While there have been many advancements in the creation and delivery of insulin since then — from regular human insulin identical to what the body produces on its own, to ultra-rapid and ultra-long acting varieties — the fact remains that this drug is literally a life saver.

But recently, it’s become something else: a source of steady profit for the pharmaceutical companies that produce it. 

The average cost of insulin for treating type 1 diabetes in the United States nearly doubled over a five-year period, rising from $2,864 to $5,705 per person, per year. 

These dramatic increases have put many diabetics in the unfortunate position of making dangerous compromises. They either forego the medication or they ration their prescribed dose to stretch it until they can afford the next prescription. 

Approximately 142,000 Mainers are living with diabetes today. Of that number, about 5% have Type 1, where they require insulin to live. Of the remaining 95%, some do not need to take medications for their diabetes, some take medications, but not insulin, and some need to take insulin. 

For those of you who don’t have someone close to you who lives with diabetes – which would surprise me given the numbers listed above – know that, in the background of everything they do, there are underlying questions and an ongoing mathematical equation. Diabetics are constantly asking themselves, how many carbohydrates is this? What’s my blood sugar? How many units should I take? Is this going to balance? If I work out, how much insulin should I take? Should I have dessert? What are my A1Cs? Should I take the long-acting or the short? Every time they walk out the door, they need to remember a kit of supplies. Not to mention the endless finger pricks it takes to measure one’s sugar, and the test strips or the syringes that are used to deliver the medicine. 

As I mentioned, this diagnosis usually comes for children, teens, and young adults, so it is either kids managing the weight of these questions, or more often than not, their parents who are carrying this mental load. Parents who are hyper-alert to their children’s activity levels, diets and moods, who are balancing specialists visits and aware of the dire consequences that come with mismanagement. 

The absolute last question that should be on their mind is “Can I afford this insulin?” 
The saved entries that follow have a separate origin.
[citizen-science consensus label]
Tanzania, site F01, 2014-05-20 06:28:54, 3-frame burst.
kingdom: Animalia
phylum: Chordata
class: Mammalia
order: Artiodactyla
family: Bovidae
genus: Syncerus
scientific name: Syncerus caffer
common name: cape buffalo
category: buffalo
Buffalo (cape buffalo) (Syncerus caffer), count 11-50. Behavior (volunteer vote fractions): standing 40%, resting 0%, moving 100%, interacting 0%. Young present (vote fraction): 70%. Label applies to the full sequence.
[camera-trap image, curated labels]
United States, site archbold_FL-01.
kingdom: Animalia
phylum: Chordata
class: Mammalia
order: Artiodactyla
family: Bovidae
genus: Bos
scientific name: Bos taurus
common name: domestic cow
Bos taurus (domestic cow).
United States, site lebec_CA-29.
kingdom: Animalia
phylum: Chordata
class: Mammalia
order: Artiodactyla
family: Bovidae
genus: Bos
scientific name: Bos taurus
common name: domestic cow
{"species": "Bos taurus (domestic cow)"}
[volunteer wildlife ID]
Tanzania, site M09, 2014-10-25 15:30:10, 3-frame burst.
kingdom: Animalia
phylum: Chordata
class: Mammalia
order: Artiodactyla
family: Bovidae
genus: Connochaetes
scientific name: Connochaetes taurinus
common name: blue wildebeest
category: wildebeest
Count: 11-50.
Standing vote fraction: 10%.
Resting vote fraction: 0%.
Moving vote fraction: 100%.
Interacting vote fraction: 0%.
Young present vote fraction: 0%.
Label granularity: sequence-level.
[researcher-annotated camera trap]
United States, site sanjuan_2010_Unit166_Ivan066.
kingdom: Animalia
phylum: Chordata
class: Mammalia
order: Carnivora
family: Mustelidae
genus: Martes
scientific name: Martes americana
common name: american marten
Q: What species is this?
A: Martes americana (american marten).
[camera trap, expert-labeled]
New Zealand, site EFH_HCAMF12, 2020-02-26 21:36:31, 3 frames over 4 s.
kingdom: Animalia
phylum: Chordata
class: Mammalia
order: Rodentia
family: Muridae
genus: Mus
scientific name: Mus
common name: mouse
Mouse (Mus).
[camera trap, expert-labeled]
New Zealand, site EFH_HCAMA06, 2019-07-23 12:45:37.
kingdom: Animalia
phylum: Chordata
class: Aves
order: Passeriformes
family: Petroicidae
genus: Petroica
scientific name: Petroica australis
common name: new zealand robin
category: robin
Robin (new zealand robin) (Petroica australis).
Despite a widespread recognition of this crisis, there has been no meaningful federal action to crack down on the runaway costs of insulin, and as a result, states across the country are being forced to take the lead. This legislation proposes capping out-of-pocket insurance expenses for insulin at $100 for a 30-day supply, regardless of the number, type or amount of insulin drugs a patient uses. It is a simple bill, however, I defer to the judgement and experience of this committee as to whether that cap should be lowered, if an expansion of the types of medicine that are covered is warranted, and whether or not the additional supplies necessary for diabetes management (for example test strips and glucometers) should be added. 

This bill is not a panacea for the problem of insulin price gouging. Because as we are all aware, we can only regulate certain types of insurance plans at the state level. The ultimate solution we need involves the federal government finally taking action to drive down costs nationally. But I will say that when we have the ability to do some good for the people in our state, we must. And, as the members of this committee know,  these types of changes in state regulation can inspire structural changes across all markets. It is exactly why this bill has broad bipartisan support and 119 cosponsors.

I am sure there are others that will follow me today that can dive into further details, but I’d be pleased to answer any questions you may have. I’m confident the committee will consider these matters carefully and I respectfully ask that you support LD 2096 and swiftly move its passage.